Reconciliation Package (H.R. 3692)
Section 1405 of the Reconciliation Package repeals and replaces the provision in Pub. L. 111-148 that would impose an annual fee on medical device manufacturers. Starting in 2013, a new section 4191 of the Internal Revenue Code of 1986, as added by section 1405 of the Reconciliation Package, establishes an excise tax on the sale of a “taxable medical device” equal to 2.3% 4 of the price of the device. This excise tax is deductible.5
Under the Reconciliation Package, a “taxable medical device” is any medical device as defined in section 201(h) of the Federal Food, Drug and Cosmetic Act (FFDCA).6 Certain types of devices, however, are exempt from the tax, including eyeglasses, contact lenses, hearing aids, and other devices that are “generally purchased by the general public at retail for individual use” as determined by the Secretary of the Treasury. Under the original version of the Reconciliation Package released on March 18, Class I medical devices were also exempt from the tax. The House Rules Committee amendments to the Reconciliation Package removed this exemption.
Our initial impression is that one major area of interest in the Reconciliation Package is the retail exemption. In order to be exempt from the tax, the Secretary of Treasury must determine that the device (a) is generally purchased by the general public; (b) at retail; (c) for individual use. We would note that with respect to the second prong of the test, purchased “at retail,” the term “retail” relates more to the end purchaser than to the location of the sale. Black’s Law Dictionary defines “retail” as “[t]he sale of goods or commodities to ultimate consumers, as opposed to the sale for further distribution or processing.” (Emphasis added).
Depending on what occurs the week of March 22 in terms of debate and votes on the Reconciliation Package, the Reconciliation Package, which modifies Pub. L. 111-148, may also be signed into law later this week.
1 The “Patient Protection and Affordable Care Act” (H.R. 3590), was passed by the Senate on Dec. 24, 2009, and by the House of Representatives on March 21, 2010, and signed into law on March 23, 2010.
2 The “Health Care and Education Affordability Reconciliation Act of 2010” (H.R. 4872, or the “Reconciliation Package”), as passed on March 21, 2010, available here.
3 Those revisions are available here.
5 Note: Department of Treasury Regulations (Treas Reg. 1.164-2(f)), state that excise taxes are not deductible, however, "The fact that any such tax is not deductible as a tax under section 164 does not prevent (1) its deduction under section 162 or section 212, provided it represents an ordinary and necessary expense paid or incurred during the taxable year by a corporation or an individual in the conduct of any trade or business or, in the case of an individual for the production or collection of income, for the management, conservation, or maintenance of property held for the production of income, or in connection with the determination, collection, or refund of any tax, or (2) its being taken into account during the taxable year by a corporation or an individual as a part of the cost of acquiring or producing property in the trade or business or, in the case of an individual, as a part of the cost of property held for the production of income with respect to which it relates."

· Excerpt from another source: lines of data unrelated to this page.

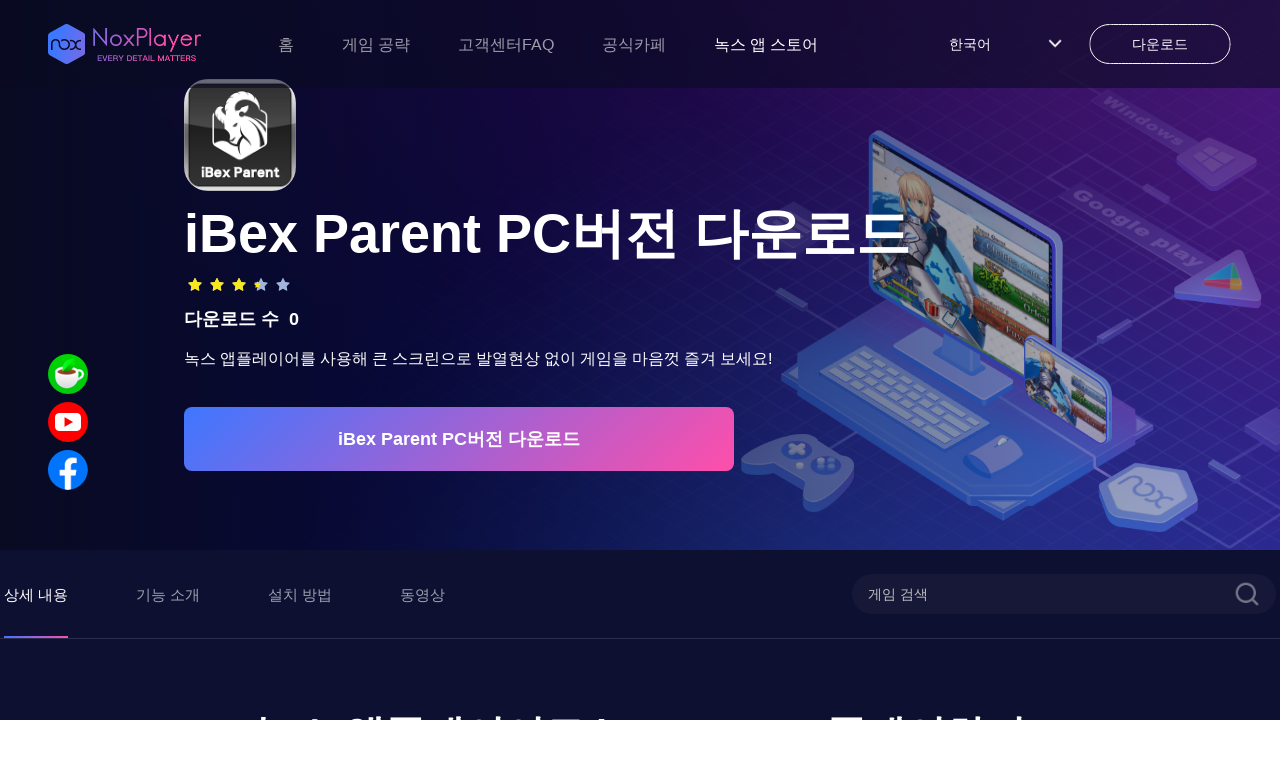

--- FILE ---
content_type: application/javascript
request_url: https://res11.bignox.com/appcenter-web-StaticResources/_next/static/chunks/webpack-93ba18a8350d2471.js
body_size: 1555
content:
!function(){"use strict";var e={},t={};function n(r){var o=t[r];if(void 0!==o)return o.exports;var c=t[r]={exports:{}},i=!0;try{e[r].call(c.exports,c,c.exports,n),i=!1}finally{i&&delete t[r]}return c.exports}n.m=e,n.amdO={},function(){var e=[];n.O=function(t,r,o,c){if(!r){var i=1/0;for(l=0;l<e.length;l++){r=e[l][0],o=e[l][1],c=e[l][2];for(var u=!0,a=0;a<r.length;a++)(!1&c||i>=c)&&Object.keys(n.O).every((function(e){return n.O[e](r[a])}))?r.splice(a--,1):(u=!1,c<i&&(i=c));if(u){e.splice(l--,1);var f=o();void 0!==f&&(t=f)}}return t}c=c||0;for(var l=e.length;l>0&&e[l-1][2]>c;l--)e[l]=e[l-1];e[l]=[r,o,c]}}(),n.n=function(e){var t=e&&e.__esModule?function(){return e.default}:function(){return e};return n.d(t,{a:t}),t},n.d=function(e,t){for(var r in t)n.o(t,r)&&!n.o(e,r)&&Object.defineProperty(e,r,{enumerable:!0,get:t[r]})},n.f={},n.e=function(e){return Promise.all(Object.keys(n.f).reduce((function(t,r){return n.f[r](e,t),t}),[]))},n.u=function(e){return"static/chunks/"+(296===e?"ea88be26":e)+"."+{141:"7f0a57fb570368c5",296:"6d16571567a4013f",651:"243d23442247d286",814:"be61ca48f3e261e5"}[e]+".js"},n.miniCssF=function(e){return"static/css/"+{73:"81e2e0ead3038137",405:"97b05041ab953206",546:"3f1ce445f0d13230",824:"3f1ce445f0d13230",855:"81e2e0ead3038137",881:"1f37beaae0554cb7",888:"7b89a7647a1e570e"}[e]+".css"},n.g=function(){if("object"===typeof globalThis)return globalThis;try{return this||new Function("return this")()}catch(e){if("object"===typeof window)return window}}(),n.o=function(e,t){return Object.prototype.hasOwnProperty.call(e,t)},function(){var e={},t="_N_E:";n.l=function(r,o,c,i){if(e[r])e[r].push(o);else{var u,a;if(void 0!==c)for(var f=document.getElementsByTagName("script"),l=0;l<f.length;l++){var s=f[l];if(s.getAttribute("src")==r||s.getAttribute("data-webpack")==t+c){u=s;break}}u||(a=!0,(u=document.createElement("script")).charset="utf-8",u.timeout=120,n.nc&&u.setAttribute("nonce",n.nc),u.setAttribute("data-webpack",t+c),u.src=r),e[r]=[o];var d=function(t,n){u.onerror=u.onload=null,clearTimeout(b);var o=e[r];if(delete e[r],u.parentNode&&u.parentNode.removeChild(u),o&&o.forEach((function(e){return e(n)})),t)return t(n)},b=setTimeout(d.bind(null,void 0,{type:"timeout",target:u}),12e4);u.onerror=d.bind(null,u.onerror),u.onload=d.bind(null,u.onload),a&&document.head.appendChild(u)}}}(),n.r=function(e){"undefined"!==typeof Symbol&&Symbol.toStringTag&&Object.defineProperty(e,Symbol.toStringTag,{value:"Module"}),Object.defineProperty(e,"__esModule",{value:!0})},n.p="https://res11.bignox.com/appcenter-web-StaticResources/_next/",function(){var e={272:0};n.f.j=function(t,r){var o=n.o(e,t)?e[t]:void 0;if(0!==o)if(o)r.push(o[2]);else if(272!=t){var c=new Promise((function(n,r){o=e[t]=[n,r]}));r.push(o[2]=c);var i=n.p+n.u(t),u=new Error;n.l(i,(function(r){if(n.o(e,t)&&(0!==(o=e[t])&&(e[t]=void 0),o)){var c=r&&("load"===r.type?"missing":r.type),i=r&&r.target&&r.target.src;u.message="Loading chunk "+t+" failed.\n("+c+": "+i+")",u.name="ChunkLoadError",u.type=c,u.request=i,o[1](u)}}),"chunk-"+t,t)}else e[t]=0},n.O.j=function(t){return 0===e[t]};var t=function(t,r){var o,c,i=r[0],u=r[1],a=r[2],f=0;if(i.some((function(t){return 0!==e[t]}))){for(o in u)n.o(u,o)&&(n.m[o]=u[o]);if(a)var l=a(n)}for(t&&t(r);f<i.length;f++)c=i[f],n.o(e,c)&&e[c]&&e[c][0](),e[i[f]]=0;return n.O(l)},r=self.webpackChunk_N_E=self.webpackChunk_N_E||[];r.forEach(t.bind(null,0)),r.push=t.bind(null,r.push.bind(r))}()}();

6 The FFDCA defines “device” as any “instrument, apparatus, implement, machine, contrivance, implant, in vitro reagent, or other similar or related article” that meets any of the following three tests: (1) is recognized in the National Formulary or the United States Pharmacopeia (or a supplement); (2) is used for the diagnosis, cure, mitigation, treatment, or prevention of disease; or (3) is intended to affect the structure or any function of the body through other than chemical means (or is not dependent upon being metabolized to achieve its primary intended purpose).